= Supplied records =

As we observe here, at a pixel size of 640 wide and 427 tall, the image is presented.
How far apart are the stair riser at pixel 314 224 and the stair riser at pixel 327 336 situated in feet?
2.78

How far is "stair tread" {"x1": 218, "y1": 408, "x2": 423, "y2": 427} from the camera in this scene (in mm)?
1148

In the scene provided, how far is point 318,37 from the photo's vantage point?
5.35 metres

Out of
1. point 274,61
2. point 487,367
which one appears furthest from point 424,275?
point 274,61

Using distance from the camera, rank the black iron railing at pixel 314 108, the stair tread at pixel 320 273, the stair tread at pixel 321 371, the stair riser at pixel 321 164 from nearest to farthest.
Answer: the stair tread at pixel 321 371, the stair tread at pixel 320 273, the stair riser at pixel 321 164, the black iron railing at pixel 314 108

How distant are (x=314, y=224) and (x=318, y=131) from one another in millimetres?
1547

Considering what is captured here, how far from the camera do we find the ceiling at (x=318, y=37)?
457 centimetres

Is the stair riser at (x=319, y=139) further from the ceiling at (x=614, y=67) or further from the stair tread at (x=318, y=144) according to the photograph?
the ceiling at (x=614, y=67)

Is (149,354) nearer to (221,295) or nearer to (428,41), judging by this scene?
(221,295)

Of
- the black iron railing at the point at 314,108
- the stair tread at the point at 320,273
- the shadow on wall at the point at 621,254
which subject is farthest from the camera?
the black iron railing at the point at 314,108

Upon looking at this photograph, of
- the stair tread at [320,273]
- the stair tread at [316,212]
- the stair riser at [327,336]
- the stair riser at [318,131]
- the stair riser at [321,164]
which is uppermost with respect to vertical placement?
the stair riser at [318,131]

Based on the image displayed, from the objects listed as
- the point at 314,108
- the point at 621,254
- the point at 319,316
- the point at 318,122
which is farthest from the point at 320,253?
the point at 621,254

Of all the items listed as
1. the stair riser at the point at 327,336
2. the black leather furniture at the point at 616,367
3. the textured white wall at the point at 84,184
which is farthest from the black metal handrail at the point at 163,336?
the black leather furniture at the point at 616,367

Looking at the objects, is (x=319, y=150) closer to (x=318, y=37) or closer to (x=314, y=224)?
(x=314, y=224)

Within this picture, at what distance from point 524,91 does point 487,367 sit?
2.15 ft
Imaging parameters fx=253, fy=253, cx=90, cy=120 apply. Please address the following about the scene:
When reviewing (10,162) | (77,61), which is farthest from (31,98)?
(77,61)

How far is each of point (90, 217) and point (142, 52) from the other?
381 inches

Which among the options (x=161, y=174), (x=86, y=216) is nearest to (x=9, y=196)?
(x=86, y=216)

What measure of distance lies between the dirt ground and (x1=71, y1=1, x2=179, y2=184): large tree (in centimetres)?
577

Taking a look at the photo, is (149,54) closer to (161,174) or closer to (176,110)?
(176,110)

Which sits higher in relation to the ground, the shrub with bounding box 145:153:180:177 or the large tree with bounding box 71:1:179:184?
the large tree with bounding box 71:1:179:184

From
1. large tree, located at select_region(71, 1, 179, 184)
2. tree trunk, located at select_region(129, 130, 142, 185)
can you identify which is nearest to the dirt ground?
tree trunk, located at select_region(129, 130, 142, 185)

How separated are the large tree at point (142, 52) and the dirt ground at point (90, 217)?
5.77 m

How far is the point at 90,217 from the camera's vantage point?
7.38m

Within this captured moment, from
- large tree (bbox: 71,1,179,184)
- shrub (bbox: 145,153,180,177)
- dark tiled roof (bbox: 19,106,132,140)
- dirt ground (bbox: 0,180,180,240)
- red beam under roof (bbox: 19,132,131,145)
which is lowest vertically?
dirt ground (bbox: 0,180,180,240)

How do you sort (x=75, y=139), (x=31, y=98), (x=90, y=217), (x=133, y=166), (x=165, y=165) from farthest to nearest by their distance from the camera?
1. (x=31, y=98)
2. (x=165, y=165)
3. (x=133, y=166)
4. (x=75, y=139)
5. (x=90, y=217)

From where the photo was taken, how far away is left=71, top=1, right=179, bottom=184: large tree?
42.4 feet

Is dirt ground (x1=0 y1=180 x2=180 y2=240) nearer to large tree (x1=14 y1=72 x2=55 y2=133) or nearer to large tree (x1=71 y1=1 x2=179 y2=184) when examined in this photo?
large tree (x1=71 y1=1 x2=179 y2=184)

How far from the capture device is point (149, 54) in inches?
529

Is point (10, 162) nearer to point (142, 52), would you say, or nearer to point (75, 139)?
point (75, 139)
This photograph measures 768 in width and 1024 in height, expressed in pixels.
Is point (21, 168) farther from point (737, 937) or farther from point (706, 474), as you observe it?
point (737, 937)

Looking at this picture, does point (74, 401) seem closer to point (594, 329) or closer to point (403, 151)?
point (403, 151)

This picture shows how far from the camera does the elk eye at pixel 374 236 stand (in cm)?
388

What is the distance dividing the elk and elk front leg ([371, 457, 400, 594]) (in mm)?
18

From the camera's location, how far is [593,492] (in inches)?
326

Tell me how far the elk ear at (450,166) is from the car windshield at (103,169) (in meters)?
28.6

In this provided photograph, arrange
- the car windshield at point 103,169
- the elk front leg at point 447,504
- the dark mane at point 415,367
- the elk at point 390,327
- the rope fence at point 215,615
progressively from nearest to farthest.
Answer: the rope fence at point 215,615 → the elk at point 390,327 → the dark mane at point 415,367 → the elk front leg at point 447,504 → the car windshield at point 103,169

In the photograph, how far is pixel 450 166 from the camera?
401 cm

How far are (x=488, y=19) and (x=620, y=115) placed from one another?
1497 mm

= Task to complete =
Copy out exactly the lines running from the line with "In this provided photograph, arrange" to the end of the records, inclusive.

= Complete output =
In this provided photograph, arrange
- the car windshield at point 103,169
- the elk front leg at point 447,504
- the dark mane at point 415,367
- the elk at point 390,327
- the rope fence at point 215,615
progressively from nearest to farthest.
Answer: the rope fence at point 215,615 → the elk at point 390,327 → the dark mane at point 415,367 → the elk front leg at point 447,504 → the car windshield at point 103,169

In the photograph, how far is pixel 450 166 from the camera?
401 cm

How far are (x=488, y=19) and (x=620, y=115) placed from one another?
1497 mm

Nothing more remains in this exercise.